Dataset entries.
——

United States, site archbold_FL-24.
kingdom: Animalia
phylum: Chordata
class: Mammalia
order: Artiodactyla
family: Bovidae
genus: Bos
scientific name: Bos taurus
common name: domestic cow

——

What the task requires. Transcribe, word for word, every line from the one containing "class: Mammalia" through the final line of the entries, and nothing else.

Response for this exercise.
class: Mammalia
order: Artiodactyla
family: Bovidae
genus: Bos
scientific name: Bos taurus
common name: domestic cow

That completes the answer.